Creating a visual representation of the events that led to the explosive release of confidential diplomatic cables in November 2010 is tricky to make exciting – as much of it happened over online chat sessions. This was the task set to London-based VFX house Framestore by the director of new documentary We Steal Secrets: The Story of WikiLeaks.

“The chats needed to feel textural and alive, sinister and at times, lonely,” explains senior designer Maryanne Butler. “So much of what the logs expressed was a personal outpouring from Private Manning, so we had to stay sensitive to the subject in visualising these.”

The firm also created the title sequence, which uses particle systems to represent both the networks of information that the cables were passed through, but also the emergence of patterns within the wealth of data that journalists have spent time interpreting.
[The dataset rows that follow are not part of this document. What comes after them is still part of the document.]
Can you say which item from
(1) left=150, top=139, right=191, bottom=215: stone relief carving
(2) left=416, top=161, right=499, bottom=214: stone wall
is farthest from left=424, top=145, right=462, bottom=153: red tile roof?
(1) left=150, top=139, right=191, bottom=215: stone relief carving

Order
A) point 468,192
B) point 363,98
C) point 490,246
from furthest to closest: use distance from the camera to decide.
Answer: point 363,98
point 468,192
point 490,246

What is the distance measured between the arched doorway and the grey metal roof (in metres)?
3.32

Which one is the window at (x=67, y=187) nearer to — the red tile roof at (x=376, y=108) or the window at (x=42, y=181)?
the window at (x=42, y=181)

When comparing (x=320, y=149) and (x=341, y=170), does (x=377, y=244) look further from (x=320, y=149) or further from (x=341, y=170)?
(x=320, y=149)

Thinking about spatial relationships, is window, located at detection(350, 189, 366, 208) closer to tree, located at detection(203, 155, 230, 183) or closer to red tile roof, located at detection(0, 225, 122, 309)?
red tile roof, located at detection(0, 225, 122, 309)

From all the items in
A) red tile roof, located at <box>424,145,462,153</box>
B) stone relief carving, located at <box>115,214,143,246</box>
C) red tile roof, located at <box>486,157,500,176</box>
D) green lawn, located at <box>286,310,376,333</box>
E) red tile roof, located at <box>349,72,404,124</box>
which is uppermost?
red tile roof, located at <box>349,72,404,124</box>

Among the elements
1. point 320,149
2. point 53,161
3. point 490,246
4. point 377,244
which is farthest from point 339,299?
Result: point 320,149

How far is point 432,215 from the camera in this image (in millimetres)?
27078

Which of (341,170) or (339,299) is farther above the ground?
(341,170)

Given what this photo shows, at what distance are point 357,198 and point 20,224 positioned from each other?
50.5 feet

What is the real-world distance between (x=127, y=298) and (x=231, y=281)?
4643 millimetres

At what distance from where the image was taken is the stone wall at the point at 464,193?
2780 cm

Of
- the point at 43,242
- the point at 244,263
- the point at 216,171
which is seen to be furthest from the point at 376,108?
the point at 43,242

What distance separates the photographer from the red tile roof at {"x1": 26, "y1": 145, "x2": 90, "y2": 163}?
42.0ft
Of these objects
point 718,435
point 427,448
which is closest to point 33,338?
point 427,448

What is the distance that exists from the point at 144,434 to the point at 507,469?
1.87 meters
The sequence also sees footage and images broken down into data elements, which move through systems before recomposing themselves later. All were created in Cinema 4D and After Effects.

“[This] network-inspired world [had] to contain a sinister edge in keeping with the film’s content,” says senior design director Marc Smith. “To this end, the colour palette was kept dark and minimal throughout, and the camera work would at times suddenly lurch or dive. What would start as a seemingly random set of pixels, would organically shift, twitch and grow to reveal an interconnected whole."

We Steal Secrets premiered at the Sundance film festival earlier this year, and will be shown at Edinburgh International Film Festival from June 19-30.